Mi interés por el estado de las cosas me ha llevado a preguntar por el asunto a algunos políticos durante los últimos meses. Más bien talluditos. Dicen que lo de la vocación pública les da risa y que mejor buscar otras causas para comprender a quien hoy esté en el ajo. Entre todas, hay una respuesta que, no siendo la más habitual, parece clarificar algo: “hay gente que después de haber comido mierda en bote durante años para progresar dentro del partido, de juventudes y de lo siguiente, al final ya aguanta porque de alguna manera creen que sería algo así como traicionar demasiado a su pasado y a su esfuerzo hasta la fecha. A veces, incluso a su familia”. No es una cita textual, pero sí una reflexión extendida.
Para el resto de los mortales el chascarrillo queda a modo de comentario de taberna y solo abunda en el descrédito de la política en el que estamos sumidos. Mientras, el clima mediático y la prisa de los días no nos permiten valorar si el esperpento de Rufián, Borrell, Tardà y Pastor esta semana en el Congreso es lo más grave que hemos visto en la cámara (o qué). Desde luego que para lo que ha servido es para que dejemos de hablar de una de las cosas más graves que se puedan recordar en la democracia española: la evidencia de la no separación de poderes del ya mítico WhatsApp de Cosidó. Eso y la renuncia de Marchena, ensalzada por distintas asociaciones de jueces sin la mínima vergüenza como para aceptar que la dimisión no hubiera llegado de no publicarse el mensaje (en El Español, por cierto), ¿o sí?

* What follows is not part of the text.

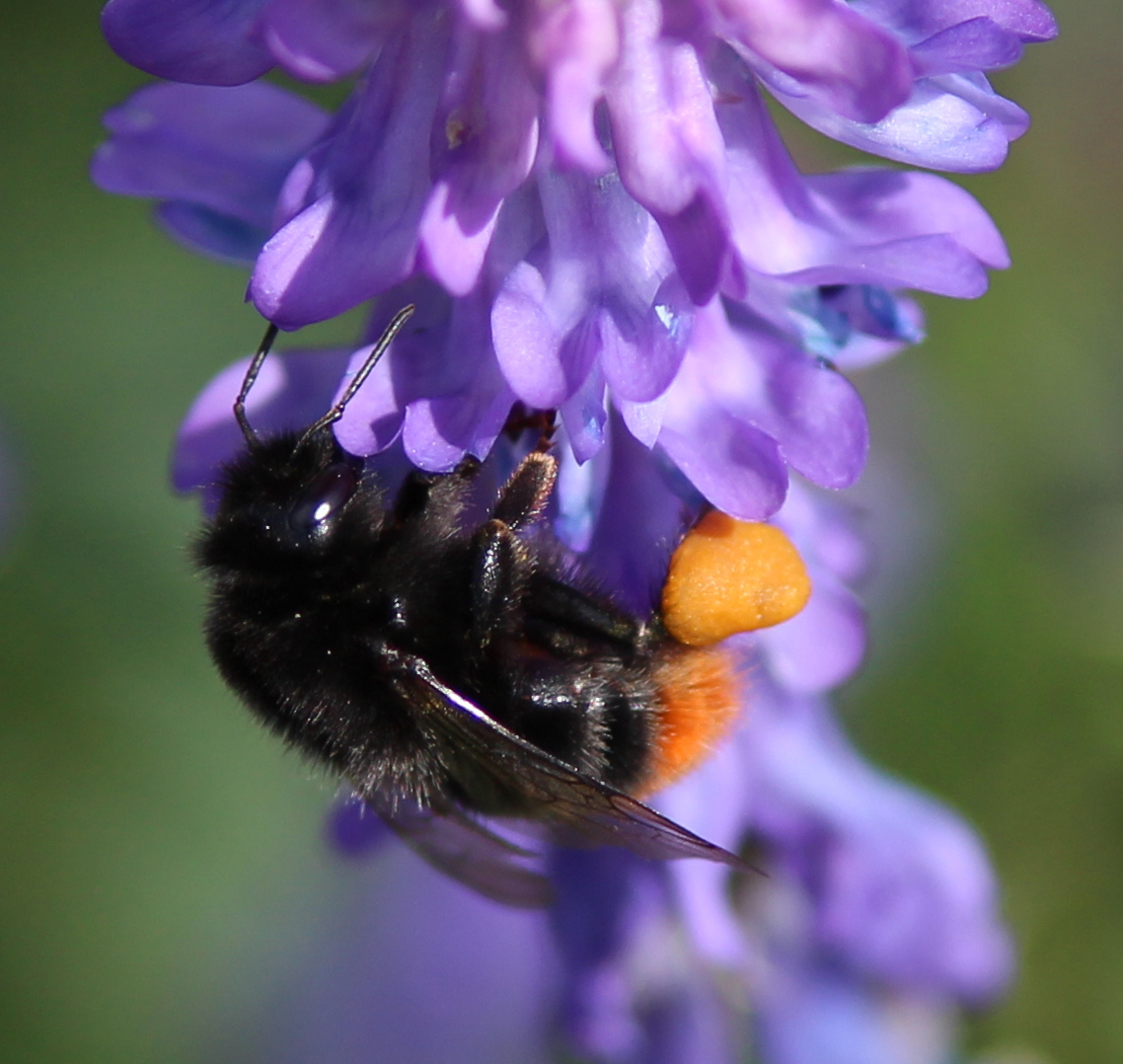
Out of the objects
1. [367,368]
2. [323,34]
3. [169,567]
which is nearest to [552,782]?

Pero la bola de nieve no se detiene de momento. Solo se hace grande. Y la sospecha de si desde la tribuna analítica nos exacerbamos al increpar a los políticos me hace permanecer más atento a sus movimientos en busca de la empatía. Quiero saber porqué se la juegan y tal. Luego, de repente, llegan las leyes y se me acaba la mecha. Veo que la realidad entre política y pueblo no es simétrica. Podemos coloca a sus vocales en el conchavamiento máximo del Consejo General del Poder Judicial y, como quien no quiere la cosa, resulta que los partidos políticos han quedado exentos de tener que pagar el dichoso impuesto hipotecario (ni lo pagará la banca ni lo pagarán ellos) y, por si esto fuera poco, han incluido un artículo en la Ley Orgánica del Régimen Electoral General que les da una serie de derechos sobre nuestro rastro en internet que resumiré de la siguiente manera: legalizar el escándalo del uso de datos personales de Trump con Cambridge Analítica pero en España.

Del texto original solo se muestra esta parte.